» **TEXTE DE LA PAGE**:
------------------------------------------------
On notera que lorsque le jeune DE SAUSSURE reprend à bras le corps l'étude géologique des Alpes, avec l'énergie et le courage que l'on sait, il retrouve et réaffirme de telles vérités de base. Ainsi (Voyages..., §480) : "Il ne suffit donc pas de voir une montagne en face pour prononcer (sic) sur la situation de ses couches" (fausse apparence d'horizontalité).

Pour en terminer avec le texte de Johann Scheuchzer, il nous faut essayer de comprendre une de ses pensées, exprimée un peu plus haut de façon excessivement concise. Pour lui la figure -c'est-à-dire la structure intrinsèque - des montagnes sera tenue pour résulter effectivement de la suite des événements qu'il imagine, à une condition précise, à savoir : "si petrarum vertices stratorum in altum excussorum termini sint" ("si les points culminants des strates rocheuses bousculées (ou : secouées) vers le haut (en?) sont (des? les?) extrémités").

Qu'entend-il exactement par ces mots ? Les vertices (les culminations? les sommets topographiques?) des strates, dit-il, doivent être aussi les termini, les bouts, les extrémités. Or, puisque nous savons que les couches étaient jadis continues, ce mot d'"extrémités" ne peut guère signifier que "les tranches libres" sommitaies visibles des strates rompues et soulevées. Celles des versants des vallées n'ont pas à être prises en compte, mais seulement celles formant les cimes. - Est-ce aller trop loin que d'imaginer que le jeune Johann, aussi enthousiaste que son frère pour l'exploration fervente de sa libre patrie suisse, a maintes fois contemplé d'un sommet le vaste panorama des montagnes, et médité sur la foule des cimes, chaotiques, et pourtant toutes comme alignées sous une surface tangente (le Gipfelflur des géographes) ? Nul ne pouvait concevoir alors l'immense masse de matière enlevée par l'érosion, au-dessus des sommets actuels. Tout naturellement (comme le feront encore De Luc ou De Saussure), on pensait avoir sous les yeux les résultats purs et simples de la mystérieuse catastrophe génératrice des montagnes : et les couches tendues vers le ciel et tronquées net en étaient l'attestation. (En somme, aux vallées près, le relief était tenu pour "primaire").

e) Johann Scheuchzeur, artiste ou scientifique ?
------------------------------------------------
» **TRAVAIL À FAIRE**:
a. Résumez le texte sur Scheuchzer en deux phrases.
b. Indiquez si chacune des affirmations suivantes s'accorde avec le texte sur Scheuchzer, en répondant par oui ou par non et en citant les mots du texte qui tranchent. (i) À l'époque, on concevait déjà l'immense masse de matière enlevée par l'érosion au-dessus des sommets actuels. (ii) Seules les tranches des strates formant les cimes sont à prendre en compte. (iii) Les couches étaient jadis continues.
c. Poursuivez le texte sur Scheuchzer à partir de sa dernière ligne.

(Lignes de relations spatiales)
------------------------------------------------
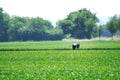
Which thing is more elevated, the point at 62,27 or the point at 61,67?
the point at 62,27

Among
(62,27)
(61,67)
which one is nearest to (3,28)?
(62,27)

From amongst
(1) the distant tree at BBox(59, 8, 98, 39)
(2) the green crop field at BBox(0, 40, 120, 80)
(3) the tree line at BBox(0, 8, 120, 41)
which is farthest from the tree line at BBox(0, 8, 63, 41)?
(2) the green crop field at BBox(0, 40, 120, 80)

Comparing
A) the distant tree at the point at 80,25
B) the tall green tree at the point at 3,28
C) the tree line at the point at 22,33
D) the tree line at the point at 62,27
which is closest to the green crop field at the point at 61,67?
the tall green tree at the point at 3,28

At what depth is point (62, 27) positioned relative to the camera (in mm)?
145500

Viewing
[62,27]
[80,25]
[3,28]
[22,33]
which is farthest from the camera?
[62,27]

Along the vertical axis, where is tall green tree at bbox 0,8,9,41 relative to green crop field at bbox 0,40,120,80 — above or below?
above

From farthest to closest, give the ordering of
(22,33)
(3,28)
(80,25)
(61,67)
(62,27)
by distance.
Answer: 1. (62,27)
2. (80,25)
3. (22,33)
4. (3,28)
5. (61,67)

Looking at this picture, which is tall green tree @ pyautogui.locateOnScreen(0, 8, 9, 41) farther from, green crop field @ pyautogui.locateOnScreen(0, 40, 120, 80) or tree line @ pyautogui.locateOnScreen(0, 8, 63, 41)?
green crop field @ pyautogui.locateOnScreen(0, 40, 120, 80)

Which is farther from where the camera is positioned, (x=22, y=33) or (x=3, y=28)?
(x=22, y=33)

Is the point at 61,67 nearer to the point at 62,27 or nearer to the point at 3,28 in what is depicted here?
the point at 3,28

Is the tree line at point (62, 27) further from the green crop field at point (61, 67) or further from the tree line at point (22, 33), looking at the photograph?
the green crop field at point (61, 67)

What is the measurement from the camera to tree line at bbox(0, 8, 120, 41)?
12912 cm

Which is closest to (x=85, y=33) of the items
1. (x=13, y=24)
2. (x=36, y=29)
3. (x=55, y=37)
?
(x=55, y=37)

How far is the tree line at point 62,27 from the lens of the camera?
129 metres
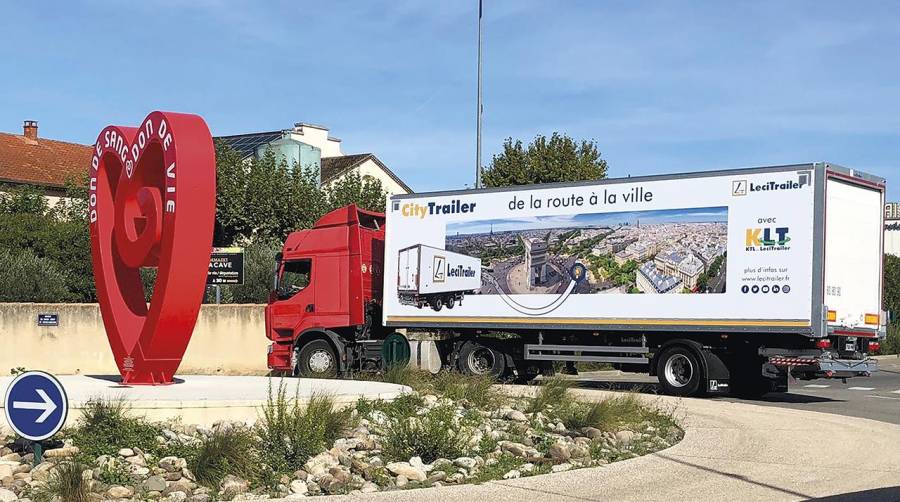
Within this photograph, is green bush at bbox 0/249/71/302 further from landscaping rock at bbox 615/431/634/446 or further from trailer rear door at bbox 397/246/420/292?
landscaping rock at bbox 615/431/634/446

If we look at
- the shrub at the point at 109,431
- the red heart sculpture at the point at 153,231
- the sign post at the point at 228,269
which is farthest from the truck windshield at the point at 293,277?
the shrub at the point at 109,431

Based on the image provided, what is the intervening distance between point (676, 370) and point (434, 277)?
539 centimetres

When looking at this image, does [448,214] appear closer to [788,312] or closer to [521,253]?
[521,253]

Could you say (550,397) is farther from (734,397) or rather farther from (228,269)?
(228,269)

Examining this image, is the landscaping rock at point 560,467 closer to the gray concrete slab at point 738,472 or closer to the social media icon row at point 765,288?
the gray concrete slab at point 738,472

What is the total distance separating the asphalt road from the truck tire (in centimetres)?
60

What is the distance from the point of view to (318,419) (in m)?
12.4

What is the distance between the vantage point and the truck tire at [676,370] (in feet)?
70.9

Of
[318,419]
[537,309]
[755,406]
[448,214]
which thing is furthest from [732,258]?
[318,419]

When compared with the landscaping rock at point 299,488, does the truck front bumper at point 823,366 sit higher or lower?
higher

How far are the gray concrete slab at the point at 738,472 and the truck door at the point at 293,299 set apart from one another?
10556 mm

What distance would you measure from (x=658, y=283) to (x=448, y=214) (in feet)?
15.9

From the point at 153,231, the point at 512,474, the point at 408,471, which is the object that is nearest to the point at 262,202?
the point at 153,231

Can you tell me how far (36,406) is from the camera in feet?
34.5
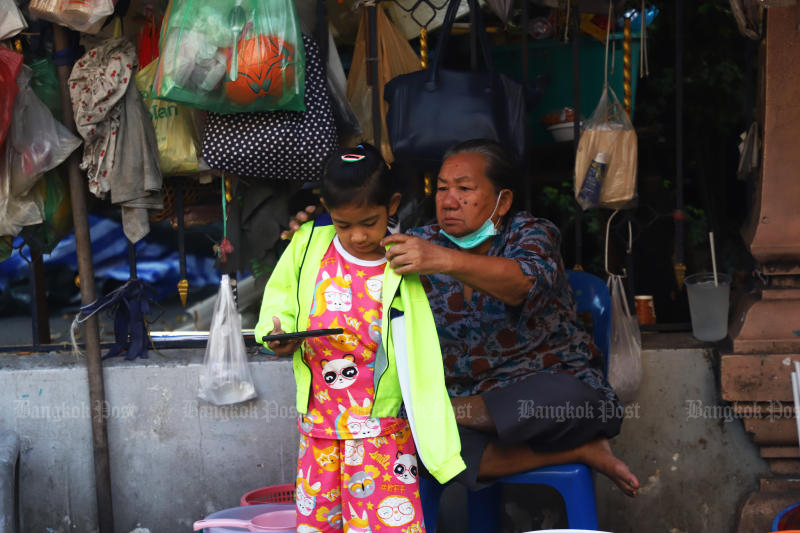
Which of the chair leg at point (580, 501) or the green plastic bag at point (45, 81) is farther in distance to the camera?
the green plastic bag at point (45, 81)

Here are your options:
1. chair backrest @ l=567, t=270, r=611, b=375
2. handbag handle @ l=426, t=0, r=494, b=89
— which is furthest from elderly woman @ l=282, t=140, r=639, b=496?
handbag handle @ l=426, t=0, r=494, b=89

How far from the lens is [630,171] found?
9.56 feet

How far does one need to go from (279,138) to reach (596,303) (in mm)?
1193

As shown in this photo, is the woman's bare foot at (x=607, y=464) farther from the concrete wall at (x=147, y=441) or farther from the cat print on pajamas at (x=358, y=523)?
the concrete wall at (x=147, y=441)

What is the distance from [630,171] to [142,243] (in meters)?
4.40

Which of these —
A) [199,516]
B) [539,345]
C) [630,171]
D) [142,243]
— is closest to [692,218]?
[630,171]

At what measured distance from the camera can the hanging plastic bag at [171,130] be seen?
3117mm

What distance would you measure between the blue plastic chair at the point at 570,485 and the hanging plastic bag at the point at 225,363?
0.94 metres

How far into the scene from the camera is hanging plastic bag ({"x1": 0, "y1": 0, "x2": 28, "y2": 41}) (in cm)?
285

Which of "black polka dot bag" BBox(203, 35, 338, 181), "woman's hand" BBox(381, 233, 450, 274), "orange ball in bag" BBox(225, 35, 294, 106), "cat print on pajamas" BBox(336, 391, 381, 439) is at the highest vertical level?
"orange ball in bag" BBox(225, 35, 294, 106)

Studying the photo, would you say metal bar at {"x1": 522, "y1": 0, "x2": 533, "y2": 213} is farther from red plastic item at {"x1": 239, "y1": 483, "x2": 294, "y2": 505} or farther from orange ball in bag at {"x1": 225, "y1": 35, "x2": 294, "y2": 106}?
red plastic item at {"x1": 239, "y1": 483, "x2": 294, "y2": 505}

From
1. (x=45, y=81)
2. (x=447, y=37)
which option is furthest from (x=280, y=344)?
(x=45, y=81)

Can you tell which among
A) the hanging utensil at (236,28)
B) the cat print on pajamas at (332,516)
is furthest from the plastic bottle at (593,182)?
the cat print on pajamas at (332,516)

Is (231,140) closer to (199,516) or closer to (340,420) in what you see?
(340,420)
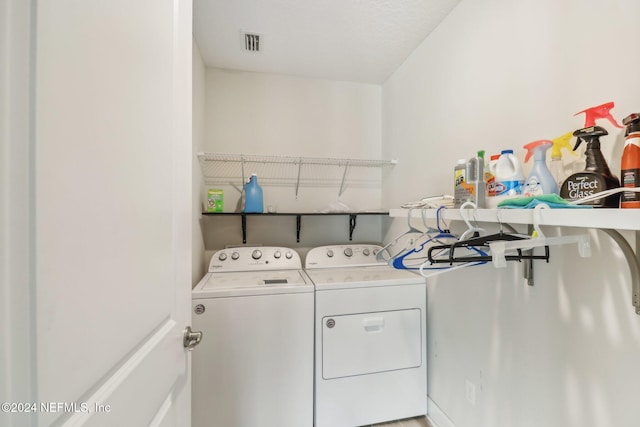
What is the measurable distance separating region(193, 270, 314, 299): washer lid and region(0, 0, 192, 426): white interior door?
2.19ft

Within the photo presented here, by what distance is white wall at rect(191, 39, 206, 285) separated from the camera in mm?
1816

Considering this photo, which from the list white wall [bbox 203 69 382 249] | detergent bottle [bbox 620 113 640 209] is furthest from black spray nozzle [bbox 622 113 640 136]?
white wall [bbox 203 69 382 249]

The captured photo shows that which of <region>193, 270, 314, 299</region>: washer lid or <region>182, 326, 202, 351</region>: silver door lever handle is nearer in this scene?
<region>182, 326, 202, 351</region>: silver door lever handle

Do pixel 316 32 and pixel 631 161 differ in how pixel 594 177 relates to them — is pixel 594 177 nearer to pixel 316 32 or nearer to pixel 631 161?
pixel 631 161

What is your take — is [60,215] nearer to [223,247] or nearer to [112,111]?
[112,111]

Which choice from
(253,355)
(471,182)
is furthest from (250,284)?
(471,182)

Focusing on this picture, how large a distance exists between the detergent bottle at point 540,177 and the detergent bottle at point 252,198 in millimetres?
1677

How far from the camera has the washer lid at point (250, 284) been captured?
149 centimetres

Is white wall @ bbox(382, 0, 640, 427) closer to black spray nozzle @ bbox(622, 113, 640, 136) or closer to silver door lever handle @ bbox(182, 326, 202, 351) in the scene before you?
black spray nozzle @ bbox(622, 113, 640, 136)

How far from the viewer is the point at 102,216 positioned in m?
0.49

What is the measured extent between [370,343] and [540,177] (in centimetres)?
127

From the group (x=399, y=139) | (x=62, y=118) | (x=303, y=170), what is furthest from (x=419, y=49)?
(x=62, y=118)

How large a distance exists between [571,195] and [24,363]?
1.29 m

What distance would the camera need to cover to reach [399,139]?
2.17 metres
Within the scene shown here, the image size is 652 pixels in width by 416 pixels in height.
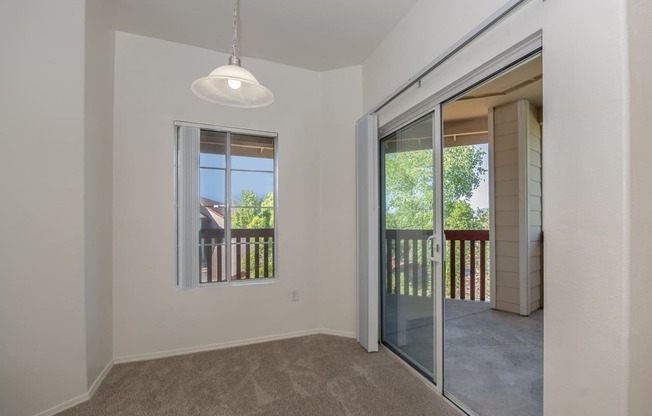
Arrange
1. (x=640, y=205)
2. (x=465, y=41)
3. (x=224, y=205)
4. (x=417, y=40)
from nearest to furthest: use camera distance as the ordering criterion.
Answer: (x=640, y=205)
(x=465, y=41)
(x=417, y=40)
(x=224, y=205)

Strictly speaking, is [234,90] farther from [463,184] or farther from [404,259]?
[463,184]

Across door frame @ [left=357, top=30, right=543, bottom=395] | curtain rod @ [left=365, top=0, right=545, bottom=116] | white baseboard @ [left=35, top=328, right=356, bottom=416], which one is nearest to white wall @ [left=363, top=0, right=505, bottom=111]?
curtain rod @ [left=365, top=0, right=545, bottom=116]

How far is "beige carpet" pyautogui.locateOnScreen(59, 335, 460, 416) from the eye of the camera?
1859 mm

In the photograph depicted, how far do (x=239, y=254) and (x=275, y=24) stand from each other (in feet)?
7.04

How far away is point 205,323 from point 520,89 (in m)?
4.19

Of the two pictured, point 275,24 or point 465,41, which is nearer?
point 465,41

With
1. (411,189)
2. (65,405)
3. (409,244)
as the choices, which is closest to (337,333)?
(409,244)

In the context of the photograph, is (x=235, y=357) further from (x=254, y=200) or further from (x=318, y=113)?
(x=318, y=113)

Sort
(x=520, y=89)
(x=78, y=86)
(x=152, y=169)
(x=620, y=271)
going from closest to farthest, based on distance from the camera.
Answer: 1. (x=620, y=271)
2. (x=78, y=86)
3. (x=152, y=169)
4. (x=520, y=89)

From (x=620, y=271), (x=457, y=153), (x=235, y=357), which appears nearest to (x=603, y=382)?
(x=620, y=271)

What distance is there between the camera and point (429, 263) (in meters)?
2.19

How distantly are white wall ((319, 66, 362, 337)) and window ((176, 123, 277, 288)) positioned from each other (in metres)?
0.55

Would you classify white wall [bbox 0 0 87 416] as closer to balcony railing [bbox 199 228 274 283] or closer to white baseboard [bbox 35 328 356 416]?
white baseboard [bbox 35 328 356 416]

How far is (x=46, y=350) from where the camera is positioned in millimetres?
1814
------------------------------------------------
» **RÉPONSES DANS L'ORDRE**:
a. En reprenant l'étude géologique des Alpes, De Saussure réaffirme qu'il ne suffit pas de voir une montagne en face pour se prononcer sur la situation de ses couches. Pour Johann Scheuchzer, la structure des montagnes résulte des événements qu'il imagine à condition que les points culminants des strates soulevées en soient aussi les extrémités, c'est-à-dire les tranches libres formant les cimes, car nul ne pouvait alors concevoir la masse de matière enlevée par l'érosion et l'on prenait le relief pour le résultat direct de la catastrophe génératrice des montagnes.

b.
(i) Non : « Nul ne pouvait concevoir alors l'immense masse de matière enlevée par l'érosion, au-dessus des sommets actuels. »
(ii) Oui : « Celles des versants des vallées n'ont pas à être prises en compte, mais seulement celles formant les cimes. »
(iii) Oui : « puisque nous savons que les couches étaient jadis continues »

c.
Dès avant le XVIIIe siècle, l'on voit des artistes s'appliquer à représenter d'après nature des paysages scrupuleusement observés. Je pense par exemple à un dessin du flamand Roelandt Savery (Louvre, Cab. des Dessins, Inv.20.721). Exécuté vers 1606, ce dessin très minutieux est, aux yeux d'un géologue moderne, saisissant de vérité et de compréhension des choses (strates d'une grande flexure mise en relief par l'érosion). Or, cet homme devait tout ignorer de la Géologie. Il a tout, parfaitement, vu. Il n'a sans doute rien saisi du pourquoi : tout comme Dürer lorsqu'il dessinait les bancs rocheux d'une carrière.

Notre Johann Scheuchzer est-il dans le même cas ? (Car on pourrait insinuer que, sans être aussi évidentes au regard du profane que les assises superposées des gorges du Tarn ou du Grand Canyon du Colorado, les strates d'une partie des montagnes enserrant le lac d'Uri sont de celles qui peuvent frapper le regard de tout voyageur un peu artiste et tant soit peu intéressé par ce qu'il voit). - Je répondrai fermement : Non! - Tout d'abord, parce que Johann ne nous donne pas un tableau fait pour l'amour de l'art. Nulle intention esthétique ou mystique nette dans ce qu'il dessine. Du reste, pour qui a examiné lui-même les paysages géologiques qu'il figure, il est clair que son crayon est guidé non seulement par ses yeux, mais aussi par l'idée qui guide sa vision. Là où la végétation couvrait tout, il n'a pas inventé des tracés fictifs de strates. Dans les parois et versants rocheux, il interpole par contre résolument, parce qu'il sait que même là où elles sont localement masquées, le cours des strates se poursuit nécessairement, en vertu de l'axiome sténonien de la continuité initiale des couches. Il descend en somme d'une vision conceptuelle globale, vers le hasard de ses manifestations locales et contingentes, mais dans une scrupuleuse fidélité aux faits.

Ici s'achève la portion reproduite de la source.